The realities probably are more the results of what happened against Golden State than the previous three wins, but either way, Brown knows his job is to grow the program. That's why each day after practice, he spends time with prized and injured rookie Nerlens Noel, working on his shooting techniques.
"I think everybody is tweakable [as far as shooting]," Brown said. He went on to say he lumps guys together "if it's a total rebuild."
"I think Nerlens is a total rebuild," he said. "You do something with [for example] Evan's footwork. You do different things with release points, or do something with follow-through on Tony Wroten's shot, because everything is hot stove [snapping his hand back toward his body after a shot]."
Noel is a gym rat. The surgically repaired knee that could keep him out for the whole season does not prevent him shooting the ball, which he does endlessly. The other night before the Golden State game, a group of kids was lined near the Sixers bench to slap hands with the players when they were introduced. Every once in a while, a ball bounced into the line and the kids scrambled. It was because Noel was shooting jumpers until the last possible second.
"It's his future," Brown said. "You look at it, and the first place you start is the free throw line. Well, we started a lot closer than that doing a lot of one-handed shooting. My point is, you're looking to break it down with release points and feet and hand position on balls, and all of that. It will start with the free throw, but that carries over to now he is going to turn and face. He really likes Kevin Garnett, he likes turn-and-face, jump-shooting bigs, and he aspires to be one of them, even though he's a post player initially."
Noel isn't the only subject. Brown's roster is filled with students eager to learn, and all are getting on-the-job training.

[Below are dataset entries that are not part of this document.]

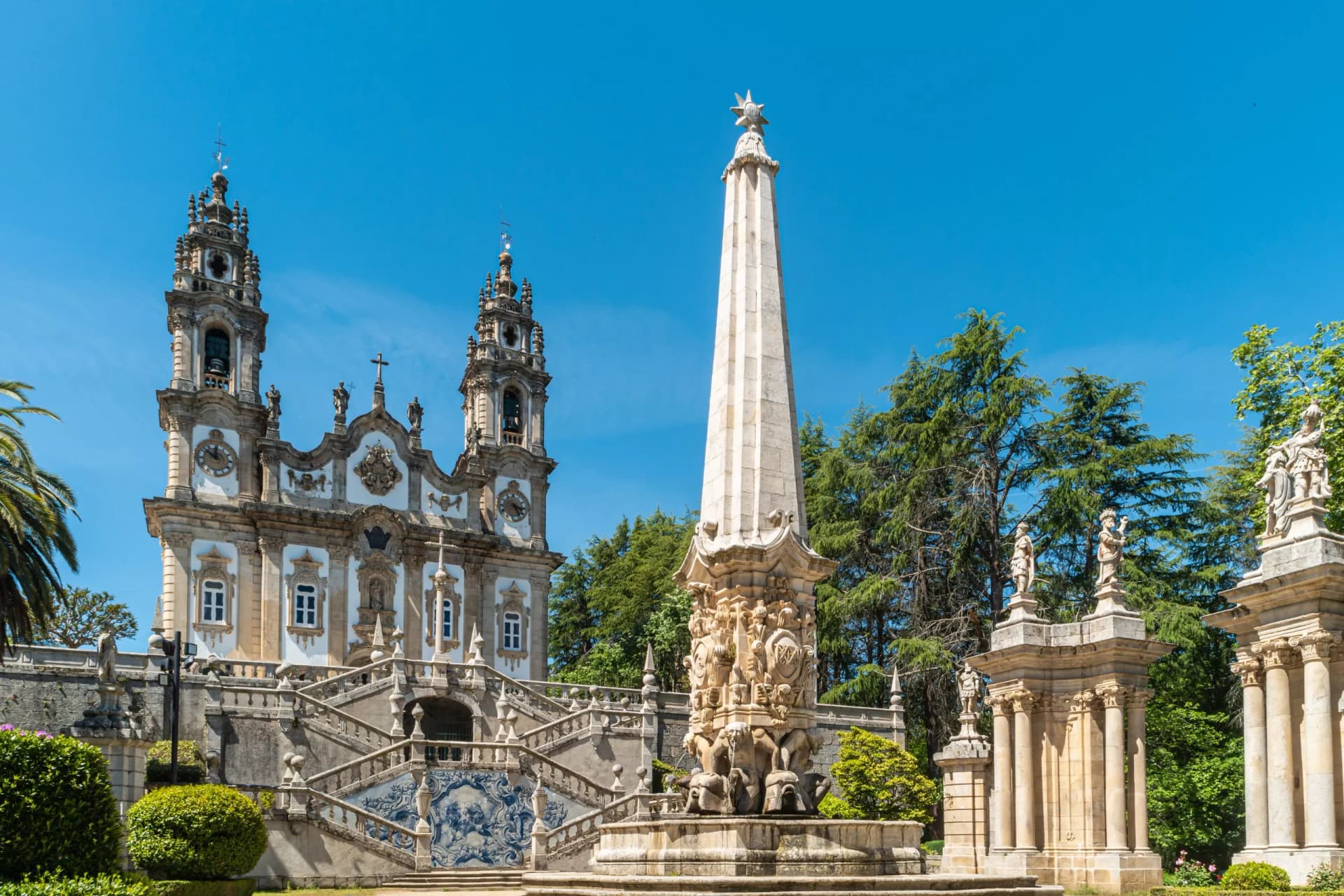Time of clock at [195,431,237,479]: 11:51
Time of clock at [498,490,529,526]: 3:24
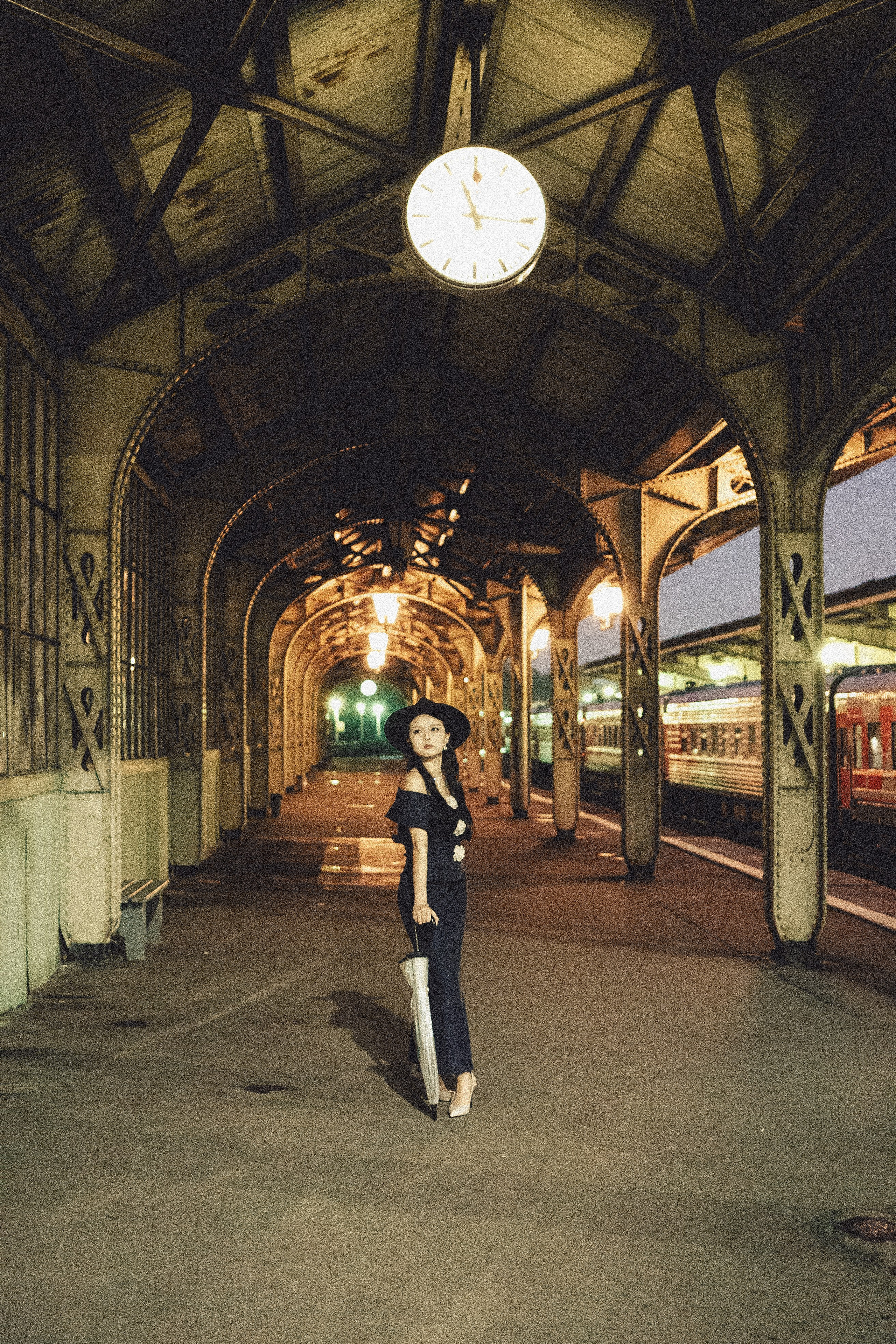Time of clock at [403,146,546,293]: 11:15
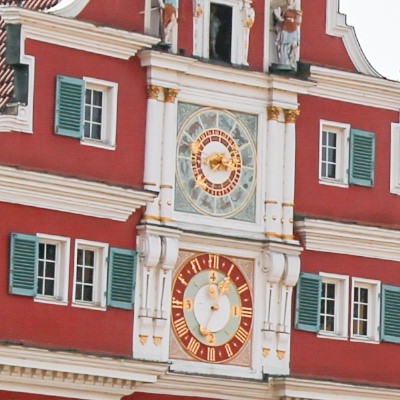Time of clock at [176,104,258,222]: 3:43
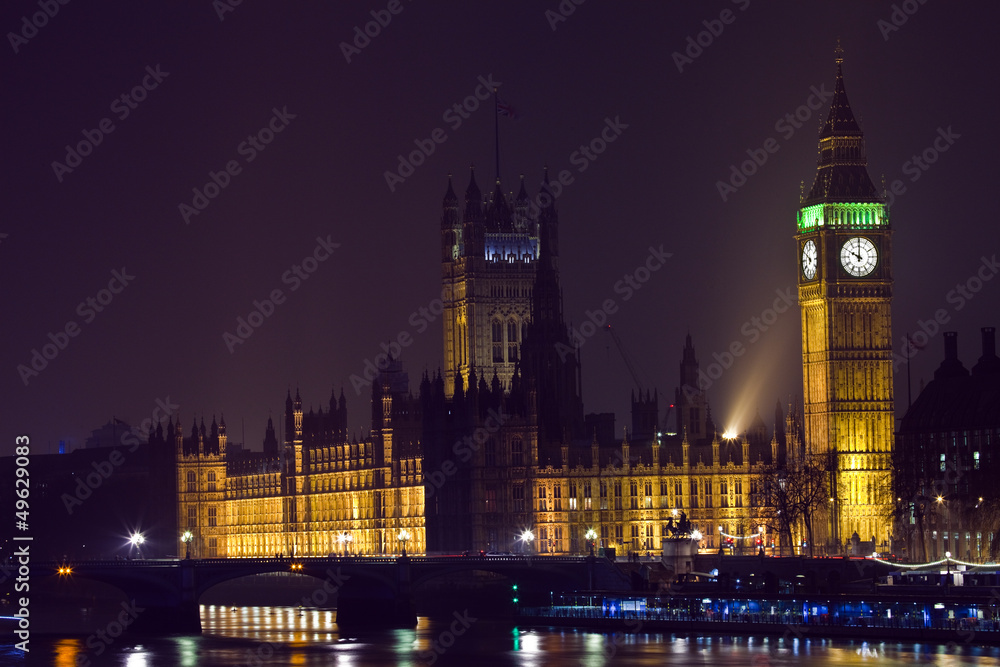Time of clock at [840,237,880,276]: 10:00
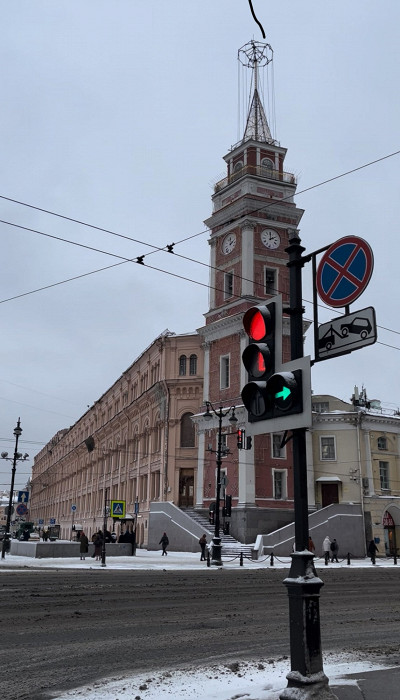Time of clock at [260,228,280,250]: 2:00
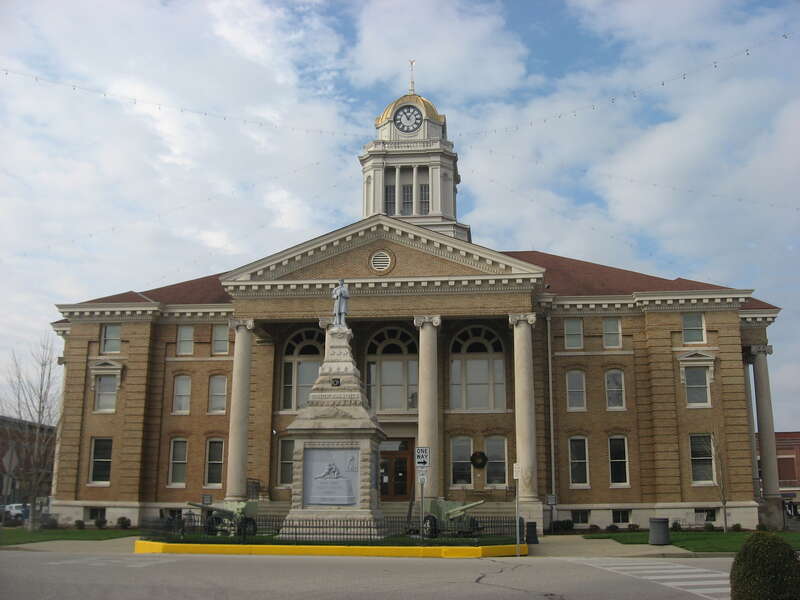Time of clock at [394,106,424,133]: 11:05
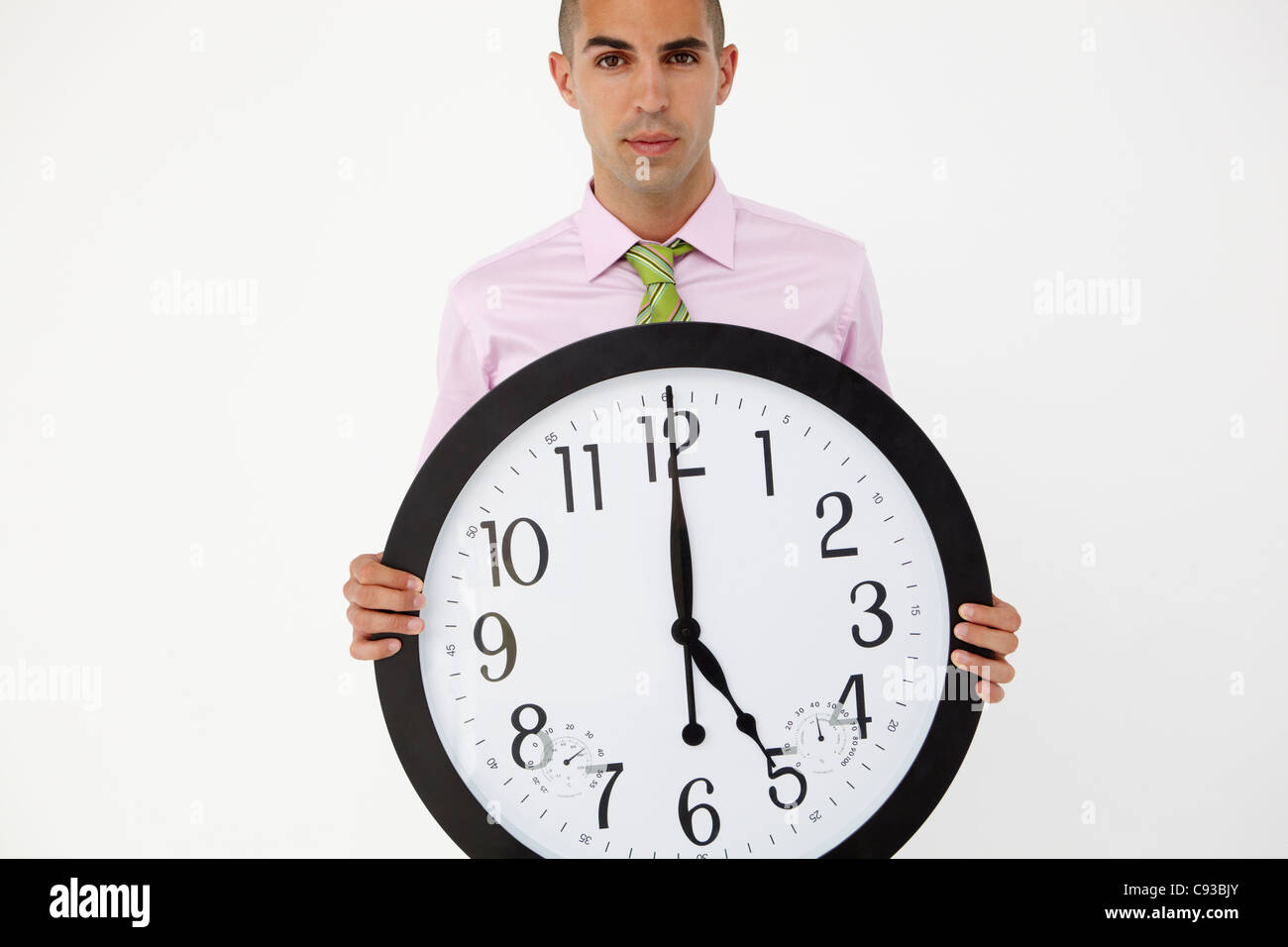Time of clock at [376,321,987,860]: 5:00
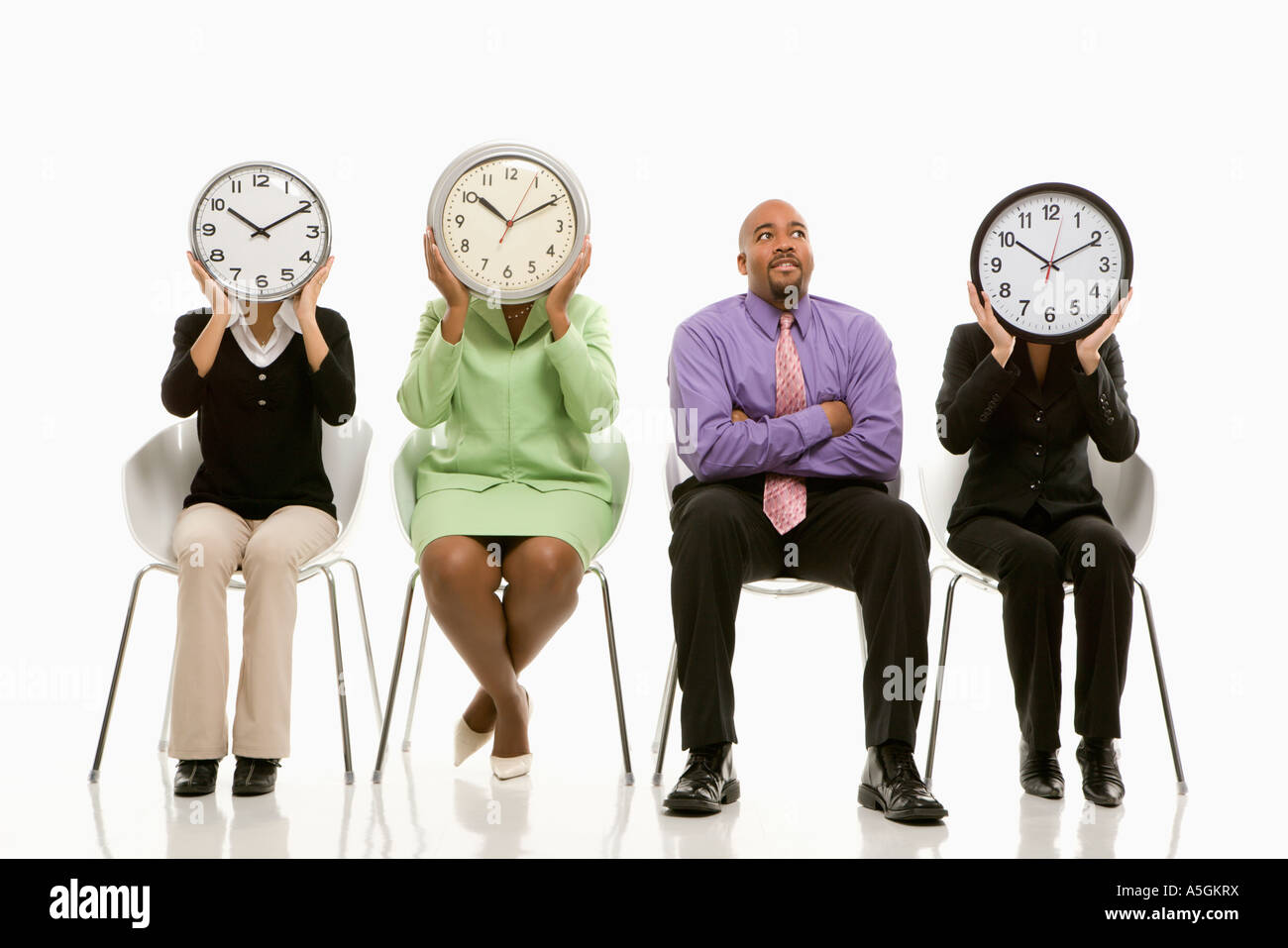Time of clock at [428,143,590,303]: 10:10
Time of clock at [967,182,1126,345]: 10:10
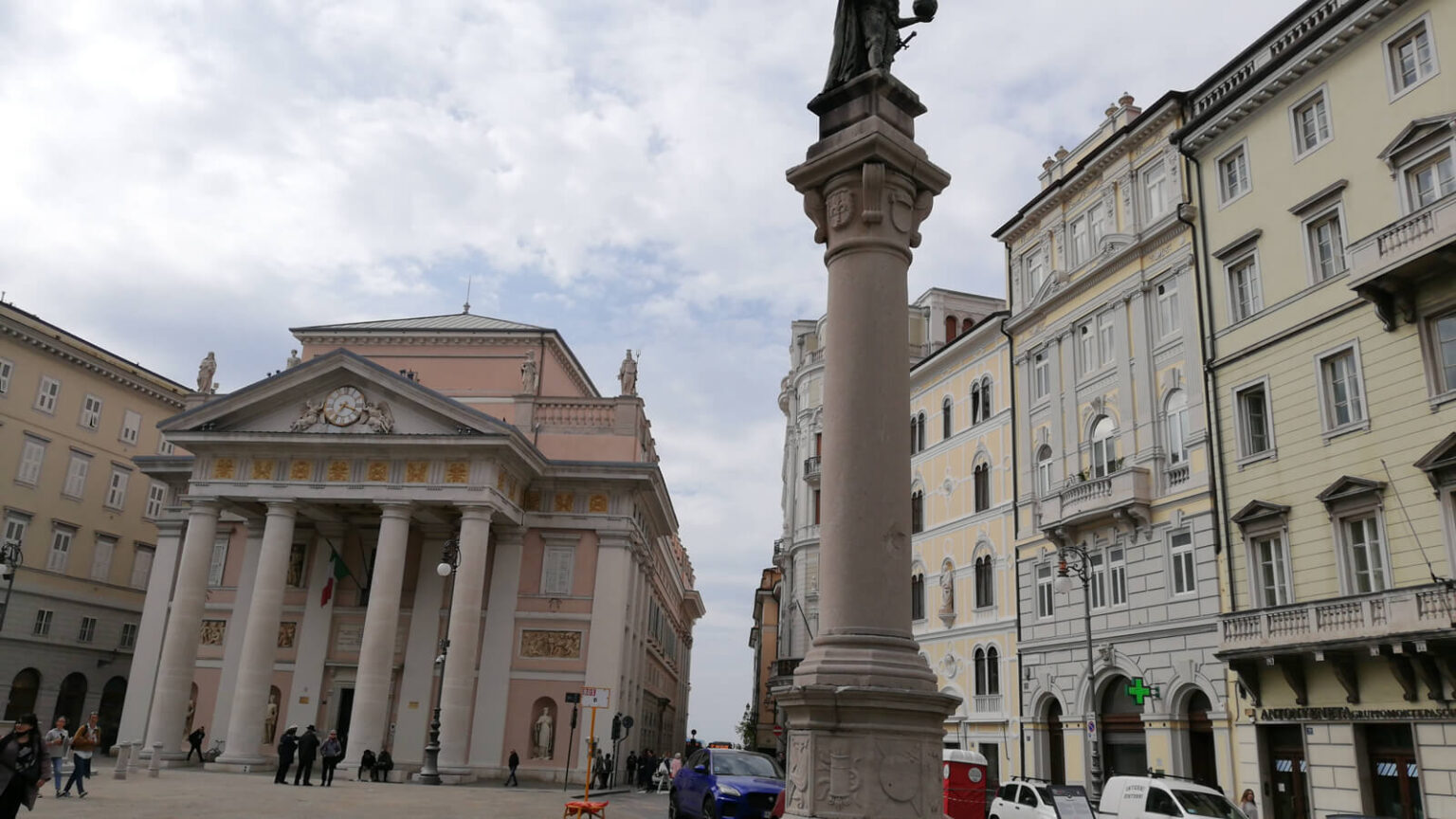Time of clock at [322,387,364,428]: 7:18
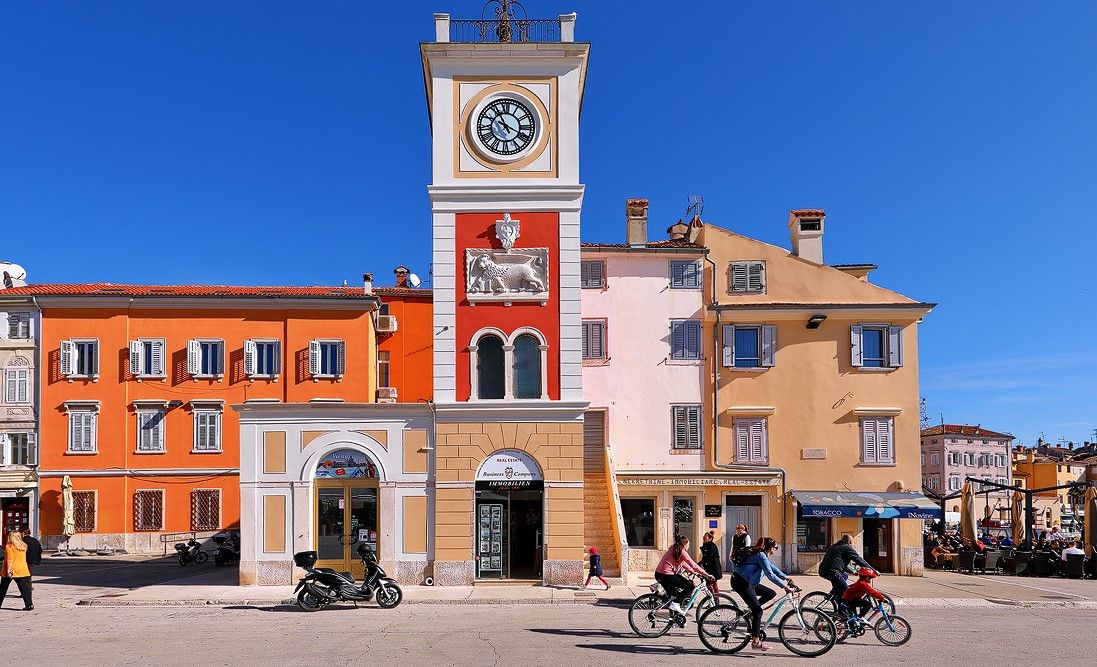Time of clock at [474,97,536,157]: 3:55
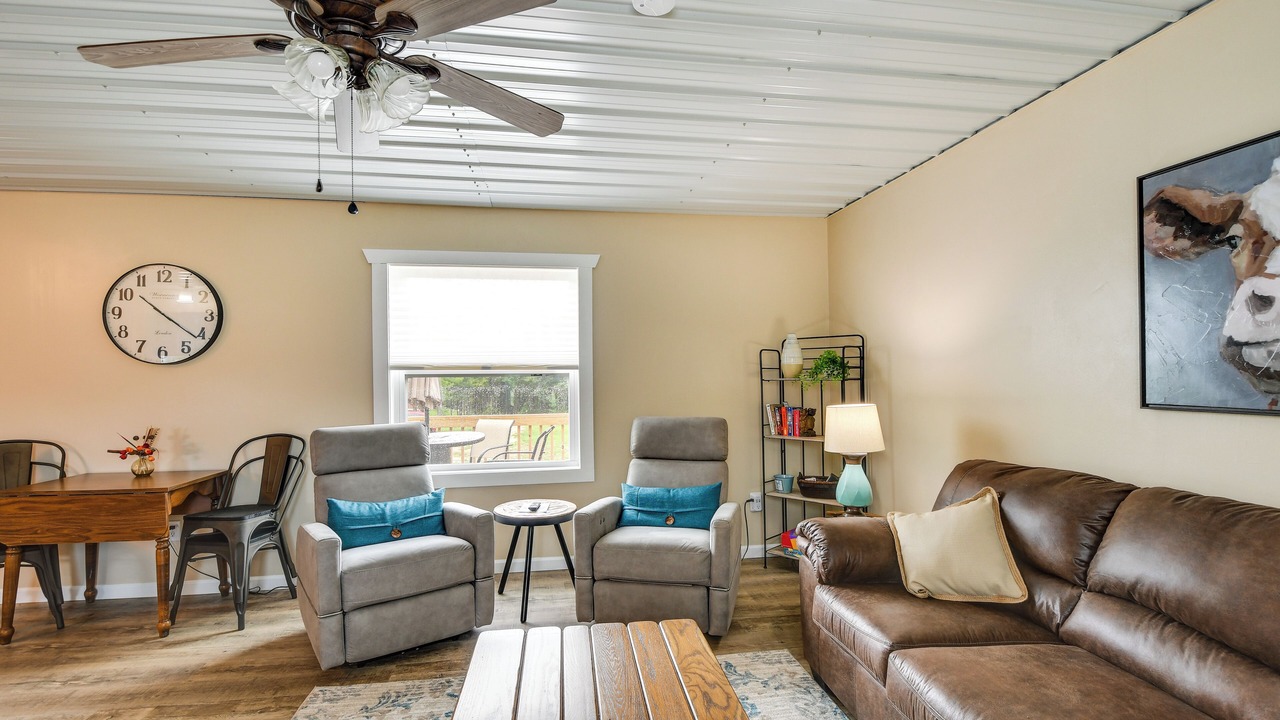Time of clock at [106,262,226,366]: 10:21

"It's awesome to have [game] experience," rookie center Daniel Orton said. "They gave me experience to fail or succeed. You have to make mistakes to get better at things. The fact that he's allowed me to make mistakes in the game is crucial. They are doing a really good job with us. Player development has been amazing so far, and the patience level has to be incredible, to tell you the truth, from a players' standpoint and a coach's standpoint. We've been doing a really good job. The guys have been in here working every day, so there's been no excuses. It's paying off, the work has been showing."